Metal-induced structural changes to a peptide hormone may have a number of effects on storage, secretion, stability, and/or signaling. In this case, it is possible that both Zn(II) and Cu(II) lend different structural integrities to oxOT at different points in oxOT lifetime. Physiologically, it is possible that Cu(II) is bound to oxOT in serum but, because the concentrations of metal ions surrounding specific tissues are believed to fluctuate, Zn(II) may be able to displace Cu(II) under specific concentrations. It still remains to be seen how Cu(II) would affect oxOT in serum, however, metal binding may be a key player in prevention of degradation; further studies in our lab are underway to test this hypothesis. The binding of metal ions to peptide hormones, particularly oxOT, may provide an additional source for regulation, and this study provides the foundation for future studies.

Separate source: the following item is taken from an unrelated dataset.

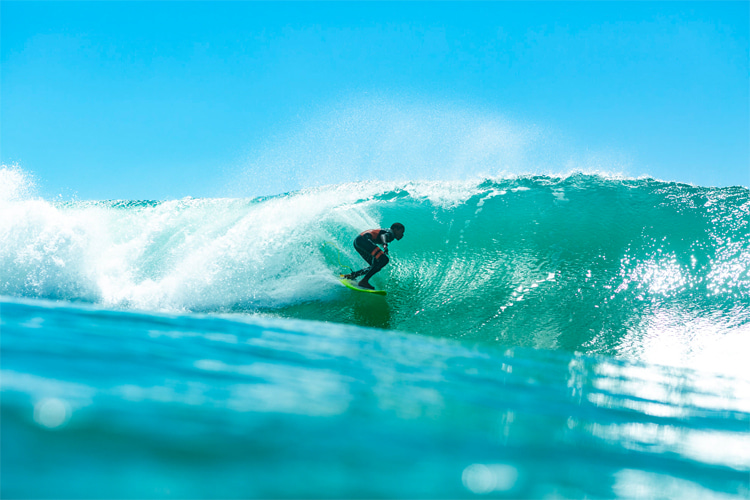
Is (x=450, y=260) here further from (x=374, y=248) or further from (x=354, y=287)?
(x=354, y=287)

Investigation of metal modulation of oxytocin structure receptor-mediated signaling

It would be interesting to determine if such an effect (oxytocin binding to copper thus avoiding free copper to disturb FXR and LXR, or other nuclear receptors, activation) could be "significant" in terms of the number of moles of oxytocin with respect to the quantity of copper ions in a cell.

You could do a search on this website with some word you recall was in the thread, or having a look at your browser's history.

@DavidPS thanks!
This Peatbot is quite good for an AI.
That's the impression I've got from reading articles about oxytocin too (and what I've read from Haidut was less "balanced" than these conclusions, but he can have differing opinions from Ray Peat). However, the interpretation of oxytocin effects might be "biased" by how research is done, e.g. supplementing oxytocin with a nasal spray, when oxytocin levels are associated with vasopressin levels, potential other hormones (like secretin) or physiological parameters, and "side effects" could happen if you "de-correlate" them (for example hypo-osmolarity).

@Razvan
Interesting, I've never tried inosine nor P5P.
Last time I took zinc, I had a very strong metallic/strange taste (it was a sort of colloidal solution) and had to spit it out. Made me wondered if I had too much zinc (while I was not even supplementing chronically at the time).

Another person who isn't able to write "Genereux" properly.